If you're only as happy as your unhappiest child then I am ecstatic.
Arrived at the gym to find that I'd misread the schedule and the clock - in fact I was on time for my favorite yoga class of the week. I love surprises like that. Mattie is one of those flexible people who seem to have no bones; she's all ligaments and tendons and bends and stretches like silly putty. And she laughs as she leads us and instructs us and moves us in ways we never thought possible. And yet, there we are.
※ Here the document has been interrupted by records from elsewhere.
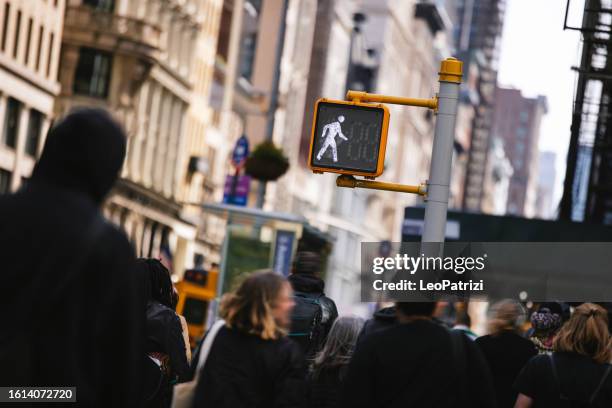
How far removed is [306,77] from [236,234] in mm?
67296

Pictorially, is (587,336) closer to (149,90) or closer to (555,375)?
Result: (555,375)

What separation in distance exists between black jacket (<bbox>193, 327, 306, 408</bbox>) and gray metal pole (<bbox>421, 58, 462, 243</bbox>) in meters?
5.18

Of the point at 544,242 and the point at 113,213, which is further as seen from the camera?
the point at 113,213

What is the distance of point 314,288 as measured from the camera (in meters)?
11.6

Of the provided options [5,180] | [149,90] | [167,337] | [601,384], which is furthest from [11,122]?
[601,384]

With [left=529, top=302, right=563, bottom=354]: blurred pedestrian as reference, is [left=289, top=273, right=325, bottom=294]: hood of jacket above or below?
above

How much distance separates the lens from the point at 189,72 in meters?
69.9

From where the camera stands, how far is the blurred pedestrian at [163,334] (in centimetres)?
935

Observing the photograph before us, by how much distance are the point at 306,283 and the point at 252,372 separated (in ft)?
12.9

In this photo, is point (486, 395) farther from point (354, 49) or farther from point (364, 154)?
point (354, 49)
She sent us inside ourselves and I started to think about my nascent New Year's Resolution. Watching John Wooden at his eponymous basketball tournament last weekend (Hoya Saxa!) reminded me of what a fine man he is. One of the current Bruins looked straight into the camera and said "When Coach Wooden is around you stand up straighter and you're always acting the way you know he would expect you to act." 19 years old and he'd been in the presence of greatness and he knew it and he wanted to live up to it. That is a role model.
So when Coach Wooden quoted Abraham Lincoln (his favorite person after his wife, Nellie.... I told you, this guy is the real deal!) I paid attention and found the germ of a resolution:
"Mr. Lincoln said that people are generally as happy as they allow themselves to be."
I still was exploring the concept of allowing myself to be happy during the reading at the end of class when Mattie read a similar homily from the Bhagavad Gita and I was struck by the quantum connection between my burgeoning resolution and her finding that passage for us. I left the gym floating a cloud of connectivity.
Came home to a Hanukah card from my Aunt Lillian, she of the green jello mold. She was thanking me for the bundle of World War II era photos I'd found in G'ma's hutch and sent on to her. She had never seen those pictures of her husband (G'ma's brother, Paul, who trained in Texas and fought with Patton and apparently knew a lot of other very handsome soldiers with whom to be photographed) in his uniform and they'd opened a floodgate of memories for her. She told me the story of how they met - and G'ma, later in the day, remembered the outlines of that day as well. Aunt Lilly loved me for sending the memories, and I loved her back for sharing hers. The fact that her grandson could use the pictures to make a collage for his 1st grade's Veterans Day celebration was an extra added bonus for both of us. The day was only getting better.
G'ma and I found a wonderful new sandwich place and we created 2 perfect lunches before we went to the bowling alley where I somehow threw 2 strikes and 3 spares and ended up scoring 130 points and winning the first game. Not that we care. Not that anyone will remember. Not that it made a difference. But it did make me smile. I'm not going to talk about the second game we played. Suffice it to say that it's a good thing we don't care.
Got home to find a holiday card from Amster and it turns out that she likes me as much as I like her. There's something very special when your friends take the time to write down how they feel and then take the next step and send those feelings on. Very special indeed.
I cleaned up the wrapping supplies and re-set the outdoor lights timer and read another chapter or two and cooked dinner and did the hundred other things one does as the day winds down. And I did them all with a great big smile plastered on my face.
I told you - I'm having a very nice day.